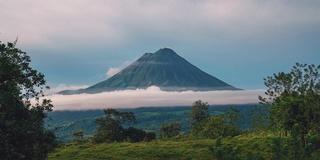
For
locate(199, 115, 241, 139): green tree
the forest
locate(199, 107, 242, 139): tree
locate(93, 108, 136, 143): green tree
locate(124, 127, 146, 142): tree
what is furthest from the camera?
locate(124, 127, 146, 142): tree

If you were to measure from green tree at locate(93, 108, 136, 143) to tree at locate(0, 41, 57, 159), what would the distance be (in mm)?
75791

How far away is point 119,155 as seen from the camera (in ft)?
A: 179

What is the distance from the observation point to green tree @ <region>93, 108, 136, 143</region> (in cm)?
10648

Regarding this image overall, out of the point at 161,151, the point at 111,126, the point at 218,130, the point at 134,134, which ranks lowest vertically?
the point at 134,134

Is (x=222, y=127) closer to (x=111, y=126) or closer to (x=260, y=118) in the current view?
(x=260, y=118)

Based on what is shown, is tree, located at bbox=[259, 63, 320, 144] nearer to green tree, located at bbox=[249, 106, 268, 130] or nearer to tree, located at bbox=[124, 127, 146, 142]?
green tree, located at bbox=[249, 106, 268, 130]

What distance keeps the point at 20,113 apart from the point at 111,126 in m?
82.3

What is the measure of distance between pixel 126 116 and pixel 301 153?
96.2 m

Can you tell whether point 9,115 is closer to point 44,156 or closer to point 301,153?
point 44,156

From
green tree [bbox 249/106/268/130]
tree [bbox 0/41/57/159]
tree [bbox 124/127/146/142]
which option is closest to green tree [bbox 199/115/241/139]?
green tree [bbox 249/106/268/130]

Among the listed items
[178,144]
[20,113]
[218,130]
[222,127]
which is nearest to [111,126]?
[218,130]

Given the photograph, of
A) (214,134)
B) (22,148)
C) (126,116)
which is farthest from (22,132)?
(126,116)

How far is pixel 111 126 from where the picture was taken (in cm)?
10881

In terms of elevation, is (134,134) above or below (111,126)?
below
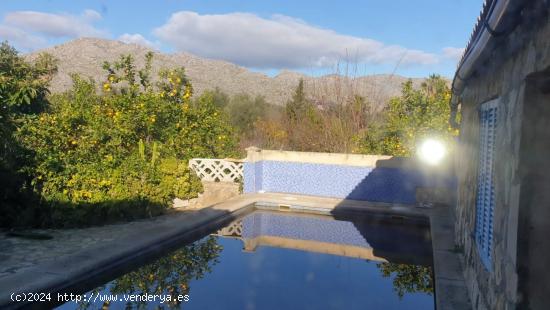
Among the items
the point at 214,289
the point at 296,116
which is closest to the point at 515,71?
the point at 214,289

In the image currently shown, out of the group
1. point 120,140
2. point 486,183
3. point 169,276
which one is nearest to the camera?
point 486,183

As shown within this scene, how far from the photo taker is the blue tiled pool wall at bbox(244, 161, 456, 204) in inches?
497

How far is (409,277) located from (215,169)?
7.14m

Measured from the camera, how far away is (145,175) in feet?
34.1

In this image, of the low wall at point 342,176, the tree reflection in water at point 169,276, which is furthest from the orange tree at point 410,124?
the tree reflection in water at point 169,276

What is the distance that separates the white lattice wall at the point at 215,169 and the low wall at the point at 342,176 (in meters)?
0.34

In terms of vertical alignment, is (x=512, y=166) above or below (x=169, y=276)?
above

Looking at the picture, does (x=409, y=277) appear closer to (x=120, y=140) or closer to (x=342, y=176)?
(x=342, y=176)

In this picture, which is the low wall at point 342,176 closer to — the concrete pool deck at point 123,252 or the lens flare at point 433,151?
the lens flare at point 433,151

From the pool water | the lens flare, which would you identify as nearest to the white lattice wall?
the pool water

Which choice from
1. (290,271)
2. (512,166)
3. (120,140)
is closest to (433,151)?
(290,271)

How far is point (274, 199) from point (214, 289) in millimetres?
6483

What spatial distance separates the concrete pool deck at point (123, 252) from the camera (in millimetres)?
5355

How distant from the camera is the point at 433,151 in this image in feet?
40.2
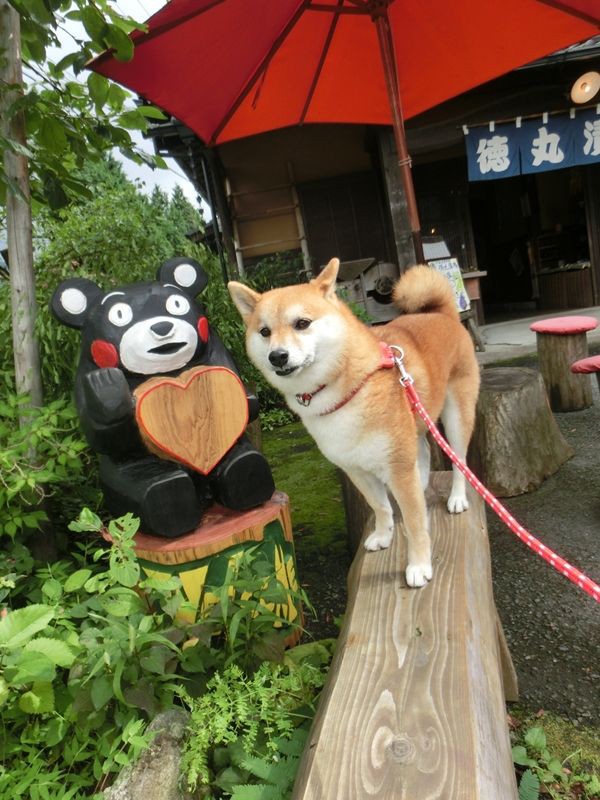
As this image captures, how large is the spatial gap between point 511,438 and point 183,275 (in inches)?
99.1

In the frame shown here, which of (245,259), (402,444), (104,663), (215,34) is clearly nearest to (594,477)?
(402,444)

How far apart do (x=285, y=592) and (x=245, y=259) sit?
25.7 feet

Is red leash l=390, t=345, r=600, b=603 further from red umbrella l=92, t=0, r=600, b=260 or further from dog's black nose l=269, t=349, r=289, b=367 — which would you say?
red umbrella l=92, t=0, r=600, b=260

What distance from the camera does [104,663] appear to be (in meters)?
1.49

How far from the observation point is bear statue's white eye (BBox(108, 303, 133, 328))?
226cm

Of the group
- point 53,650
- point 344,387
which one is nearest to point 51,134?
point 344,387

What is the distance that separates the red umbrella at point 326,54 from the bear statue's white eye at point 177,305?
1.42 m

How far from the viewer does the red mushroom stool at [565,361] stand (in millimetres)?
5020

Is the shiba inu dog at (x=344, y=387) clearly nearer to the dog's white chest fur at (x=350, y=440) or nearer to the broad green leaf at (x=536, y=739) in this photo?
the dog's white chest fur at (x=350, y=440)

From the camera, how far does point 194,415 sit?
7.34 ft

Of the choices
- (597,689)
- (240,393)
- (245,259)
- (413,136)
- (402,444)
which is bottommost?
(597,689)

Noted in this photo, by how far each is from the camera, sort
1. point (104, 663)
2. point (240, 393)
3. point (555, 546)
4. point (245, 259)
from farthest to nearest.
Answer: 1. point (245, 259)
2. point (555, 546)
3. point (240, 393)
4. point (104, 663)

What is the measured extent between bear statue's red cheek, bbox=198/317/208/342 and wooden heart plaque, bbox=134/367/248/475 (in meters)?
0.21

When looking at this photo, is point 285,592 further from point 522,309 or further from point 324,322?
point 522,309
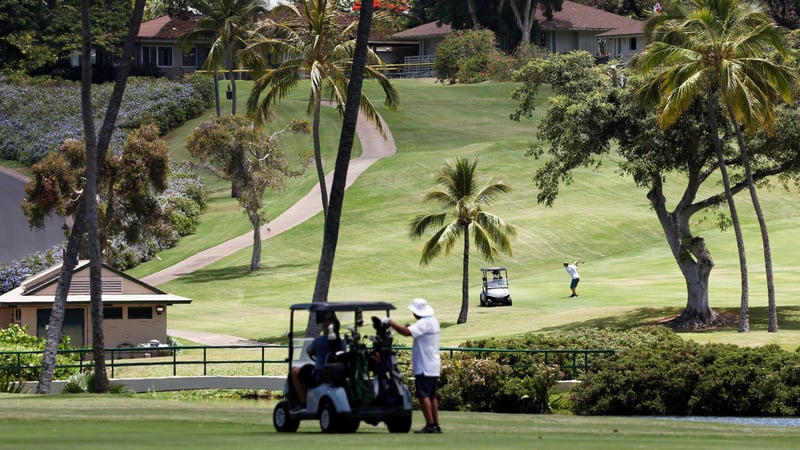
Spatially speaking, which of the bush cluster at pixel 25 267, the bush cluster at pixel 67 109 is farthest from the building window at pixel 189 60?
the bush cluster at pixel 25 267

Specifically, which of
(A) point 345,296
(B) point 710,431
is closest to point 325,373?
(B) point 710,431

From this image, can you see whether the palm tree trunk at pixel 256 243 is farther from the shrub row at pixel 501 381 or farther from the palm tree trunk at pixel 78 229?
the shrub row at pixel 501 381

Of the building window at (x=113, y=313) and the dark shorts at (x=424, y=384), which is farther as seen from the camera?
the building window at (x=113, y=313)

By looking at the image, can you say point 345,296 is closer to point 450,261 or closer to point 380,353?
point 450,261

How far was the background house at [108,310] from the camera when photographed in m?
42.2

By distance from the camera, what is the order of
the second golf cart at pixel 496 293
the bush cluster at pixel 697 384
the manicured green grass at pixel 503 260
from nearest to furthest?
the bush cluster at pixel 697 384 < the manicured green grass at pixel 503 260 < the second golf cart at pixel 496 293

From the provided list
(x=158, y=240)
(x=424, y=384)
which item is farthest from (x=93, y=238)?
(x=158, y=240)

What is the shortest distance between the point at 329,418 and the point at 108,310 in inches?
1079

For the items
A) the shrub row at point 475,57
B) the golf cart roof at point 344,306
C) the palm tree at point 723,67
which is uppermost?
the shrub row at point 475,57

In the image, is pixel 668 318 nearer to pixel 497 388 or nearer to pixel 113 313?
pixel 113 313

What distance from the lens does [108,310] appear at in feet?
141

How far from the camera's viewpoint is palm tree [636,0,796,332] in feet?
131

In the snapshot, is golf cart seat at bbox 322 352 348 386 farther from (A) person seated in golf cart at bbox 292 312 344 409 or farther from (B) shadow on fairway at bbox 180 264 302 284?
(B) shadow on fairway at bbox 180 264 302 284

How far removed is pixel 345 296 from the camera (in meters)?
57.0
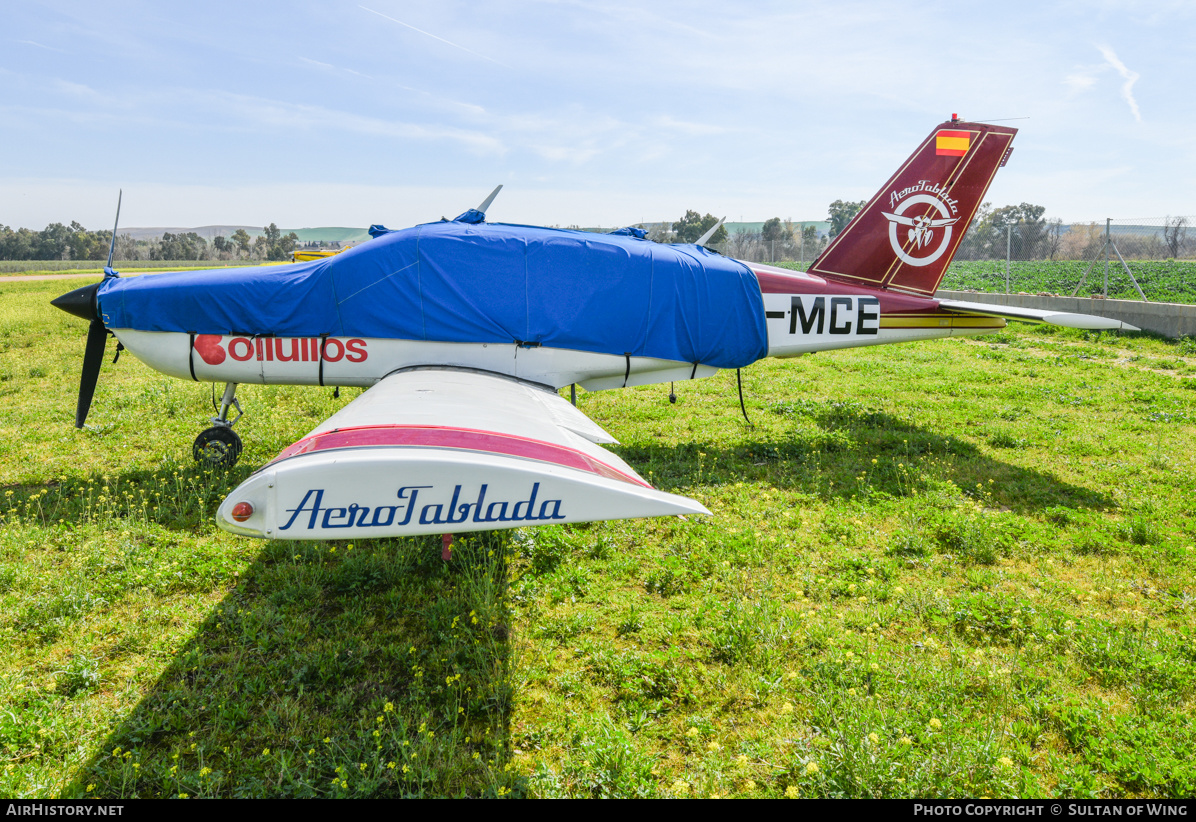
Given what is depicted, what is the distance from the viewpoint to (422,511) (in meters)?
3.10

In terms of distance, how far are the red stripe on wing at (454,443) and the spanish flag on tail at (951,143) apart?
23.8 feet

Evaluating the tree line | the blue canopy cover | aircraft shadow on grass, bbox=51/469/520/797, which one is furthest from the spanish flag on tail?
the tree line

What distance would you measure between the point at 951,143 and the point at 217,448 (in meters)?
9.57

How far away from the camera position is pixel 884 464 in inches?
268

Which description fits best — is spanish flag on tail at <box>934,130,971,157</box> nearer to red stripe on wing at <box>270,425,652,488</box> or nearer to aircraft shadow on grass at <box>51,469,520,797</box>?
red stripe on wing at <box>270,425,652,488</box>

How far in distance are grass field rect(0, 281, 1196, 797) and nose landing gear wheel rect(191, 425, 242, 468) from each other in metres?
0.28

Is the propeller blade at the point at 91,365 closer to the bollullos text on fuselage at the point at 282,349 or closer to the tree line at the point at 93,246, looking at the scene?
the bollullos text on fuselage at the point at 282,349

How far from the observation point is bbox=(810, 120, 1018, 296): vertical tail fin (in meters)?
7.98

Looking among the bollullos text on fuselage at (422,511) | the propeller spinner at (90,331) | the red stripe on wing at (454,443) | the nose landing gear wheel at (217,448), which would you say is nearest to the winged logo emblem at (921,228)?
the red stripe on wing at (454,443)

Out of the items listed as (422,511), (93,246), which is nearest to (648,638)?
(422,511)

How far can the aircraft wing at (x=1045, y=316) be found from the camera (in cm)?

* Directions
Copy each line exactly, from the line containing "How far away from" down to the last line of the material, and no other lines.

* Task solution
How far away from the camera position is pixel 884 464 in inches?
268

Which description fits best — is spanish flag on tail at <box>934,130,971,157</box> nearer to red stripe on wing at <box>270,425,652,488</box> or nearer to aircraft shadow on grass at <box>51,469,520,797</box>?
red stripe on wing at <box>270,425,652,488</box>

How far in distance are grass field rect(0, 281, 1196, 797) and nose landing gear wheel rect(191, 425, 242, 468) from each other in metres?
0.28

Is the propeller blade at the point at 91,365 closer to the bollullos text on fuselage at the point at 282,349 or closer to the tree line at the point at 93,246, looking at the scene?
the bollullos text on fuselage at the point at 282,349

How far from the observation point is bbox=(810, 120, 1018, 296): vertical tail fin (in meters)?
7.98

Looking among the bollullos text on fuselage at (422,511) | the propeller spinner at (90,331) | the red stripe on wing at (454,443) | the nose landing gear wheel at (217,448), which would you say is nearest to the winged logo emblem at (921,228)?
the red stripe on wing at (454,443)

Out of the items listed as (422,511), (93,246), which is nearest to (648,638)?
(422,511)

How far can the aircraft wing at (x=1045, y=316) be found from the camera (in cm)?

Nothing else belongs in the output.